◆ AIM OF THE TASK ◆
Copy the listing below, replacing "tiled roof" with "shingled roof" wherever it occurs and keeping everything else the same. Omit the pictures from your copy.

[Start RECORDS SHOWN]

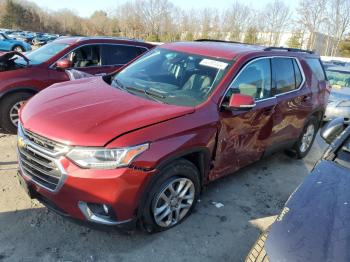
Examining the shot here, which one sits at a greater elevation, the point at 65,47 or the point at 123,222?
the point at 65,47

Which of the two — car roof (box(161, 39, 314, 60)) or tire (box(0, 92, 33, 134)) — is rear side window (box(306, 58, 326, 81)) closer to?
car roof (box(161, 39, 314, 60))

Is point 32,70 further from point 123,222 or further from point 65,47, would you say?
point 123,222

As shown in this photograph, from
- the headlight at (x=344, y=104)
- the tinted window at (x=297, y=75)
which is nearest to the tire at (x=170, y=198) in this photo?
the tinted window at (x=297, y=75)

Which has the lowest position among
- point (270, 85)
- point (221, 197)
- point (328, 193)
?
point (221, 197)

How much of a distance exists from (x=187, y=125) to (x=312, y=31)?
41.4 m

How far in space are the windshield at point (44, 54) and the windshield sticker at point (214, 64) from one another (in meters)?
3.33

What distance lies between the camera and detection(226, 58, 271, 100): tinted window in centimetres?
387

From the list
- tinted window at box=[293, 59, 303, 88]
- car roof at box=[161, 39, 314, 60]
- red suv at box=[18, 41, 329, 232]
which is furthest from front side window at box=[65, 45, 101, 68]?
tinted window at box=[293, 59, 303, 88]

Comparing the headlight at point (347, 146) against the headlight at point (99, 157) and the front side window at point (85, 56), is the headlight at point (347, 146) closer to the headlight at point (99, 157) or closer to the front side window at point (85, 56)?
the headlight at point (99, 157)

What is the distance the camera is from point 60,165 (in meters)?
2.81

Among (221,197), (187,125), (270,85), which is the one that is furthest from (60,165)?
(270,85)

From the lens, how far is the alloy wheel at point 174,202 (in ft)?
10.7

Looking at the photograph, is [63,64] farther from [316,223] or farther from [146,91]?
[316,223]

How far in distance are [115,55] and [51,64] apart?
130cm
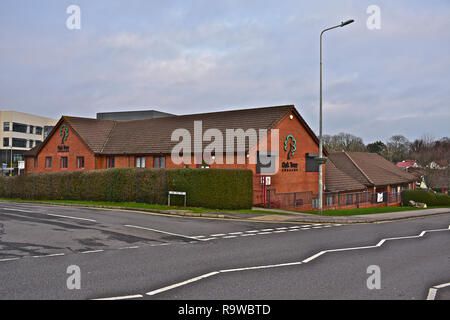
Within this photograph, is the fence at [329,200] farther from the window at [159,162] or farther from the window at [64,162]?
the window at [64,162]

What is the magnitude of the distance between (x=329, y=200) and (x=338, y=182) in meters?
4.21

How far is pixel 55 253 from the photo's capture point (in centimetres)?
945

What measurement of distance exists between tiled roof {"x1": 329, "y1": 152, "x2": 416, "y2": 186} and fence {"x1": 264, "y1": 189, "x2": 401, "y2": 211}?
1.99 metres

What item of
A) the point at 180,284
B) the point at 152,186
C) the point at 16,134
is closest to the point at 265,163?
the point at 152,186

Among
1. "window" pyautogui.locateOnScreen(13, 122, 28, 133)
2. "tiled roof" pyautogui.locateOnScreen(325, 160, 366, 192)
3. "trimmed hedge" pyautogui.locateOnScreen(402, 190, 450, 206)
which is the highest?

[End RECORDS SHOWN]

◆ RESULT ◆
Examining the shot here, which one sits at a greater elevation, the point at 65,47 or the point at 123,222?
the point at 65,47

Which of the two — car roof (box(161, 39, 314, 60)) or tire (box(0, 92, 33, 134)) — is rear side window (box(306, 58, 326, 81)) closer to?
car roof (box(161, 39, 314, 60))

Is point 32,70 further from point 123,222 or further from point 65,47, would you say?
point 123,222

As shown in this photograph, from
- the headlight at (x=344, y=104)
- the tinted window at (x=297, y=75)
which is nearest to the tire at (x=170, y=198) in this photo?
the tinted window at (x=297, y=75)

Which has the lowest position among
- point (270, 85)
- point (221, 197)
- point (328, 193)
?
point (221, 197)

How much of a distance exists from (x=187, y=125) to (x=312, y=31)?
41.4 m

How far in space are the windshield at point (44, 54) and the windshield sticker at point (214, 64) from one another (in meters)?
3.33

What distance lies between the camera and detection(226, 58, 271, 100): tinted window in centimetres?
387

From the list
- tinted window at box=[293, 59, 303, 88]
- car roof at box=[161, 39, 314, 60]
- red suv at box=[18, 41, 329, 232]
which is furthest from front side window at box=[65, 45, 101, 68]?
tinted window at box=[293, 59, 303, 88]

Comparing the headlight at point (347, 146) against the headlight at point (99, 157) and the front side window at point (85, 56), is the headlight at point (347, 146) closer to the headlight at point (99, 157) or closer to the front side window at point (85, 56)?
the headlight at point (99, 157)

What is the distance the camera is from point 60,165 (in meters)?
2.81

Among (221,197), (187,125), (270,85), which is the one that is furthest from (60,165)?
(270,85)

From the lens, how far is the alloy wheel at point 174,202 (in ft)?
10.7

Looking at the photograph, is [63,64] farther from [316,223] or farther from [146,91]?
[316,223]

How far in distance are [115,55] and [51,64] apart?
130cm
Within this photograph, is the fence at [329,200] farther from the window at [159,162] or farther from the window at [64,162]?
the window at [64,162]

What is the magnitude of the distance between (x=329, y=200) and (x=338, y=182) in meters?
4.21

How far is pixel 55 253 from the photo's capture point (in centimetres)?
945

What measurement of distance exists between shingled roof {"x1": 329, "y1": 152, "x2": 416, "y2": 186} and fence {"x1": 264, "y1": 189, "x2": 401, "y2": 211}?
1.99 metres

What item of
A) the point at 180,284
B) the point at 152,186
C) the point at 16,134
is closest to the point at 265,163?
the point at 152,186

Among
1. "window" pyautogui.locateOnScreen(13, 122, 28, 133)
2. "shingled roof" pyautogui.locateOnScreen(325, 160, 366, 192)
3. "trimmed hedge" pyautogui.locateOnScreen(402, 190, 450, 206)
which is the highest?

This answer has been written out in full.